▶ **Travail à faire**:
1/ Reproduisez fidèlement le passage de l'homélie en commençant aux mots « Oui, Jésus en » et en vous arrêtant après « l’enseignement de Jésus. ».
2/ D'après l'homélie, que fait Jésus des paroles des anciens, puisqu'il ne les annule pas ?

▶ **Extrait choisi**:
+-------+

Chers frères et sœurs, « Vous avez appris… Eh bien ! Moi, je vous dis… »

Que de fois, dans l’Évangile, nous entendons les auditeurs de Jésus s’étonner de ce Rabbi qui n’est pas comme les autres : « Jamais nous n’avons entendu une parole d’autorité comme celle-là… jamais nous n’avons vu des faits pareils : il donne la vue aux aveugles, il fait parler les muets, il chasse les esprits mauvais, il va même jusqu’à ressusciter les morts et à pardonner les péchés » disent-ils. Parole nouvelle, oui ; « Parole plus tranchante qu’un glaive à deux tranchants ».

« On vous a dit… eh bien moi, je vous dis… ».

Jésus par sa Parole d’autorité n’annule pas tout ce qu’ont dit les anciens, à savoir la Torah, les prophètes, les sages. Non, Il n’annule pas la parole des anciens mais Il pousse leurs paroles jusqu’à leur conséquence ultime. « On vous a dit : Tu aimeras ton prochain et tu haïras ton ennemi. Eh bien ! Moi, je vous dis : Aimez vos ennemis, et priez pour ceux qui vous persécutent ». Et si vous ne pouvez pas les aimer, vous pouvez toujours prier pour eux.

Oui, Jésus en sa Personne accomplit toutes les Écritures. D’abord en les assumant dans sa propre vie : « pas un iota de la loi n’est négligé » ; mais sa façon d’observer la loi est nouvelle. Il la vit en la faisant passer de la lettre à l’esprit (La loi consiste en la Vie dans l’Esprit). C’est là toute la nouveauté de l’enseignement de Jésus.

+-------+

▶ **Données disponibles**:

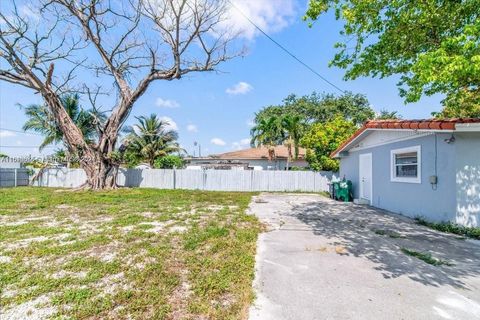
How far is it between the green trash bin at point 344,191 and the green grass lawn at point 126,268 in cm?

+-------+

▶ **Corrigé de l'exercice**:
1/
Oui, Jésus en sa Personne accomplit toutes les Écritures. D’abord en les assumant dans sa propre vie : « pas un iota de la loi n’est négligé » ; mais sa façon d’observer la loi est nouvelle. Il la vit en la faisant passer de la lettre à l’esprit (La loi consiste en la Vie dans l’Esprit). C’est là toute la nouveauté de l’enseignement de Jésus.

2/ Il pousse leurs paroles jusqu'à leur conséquence ultime.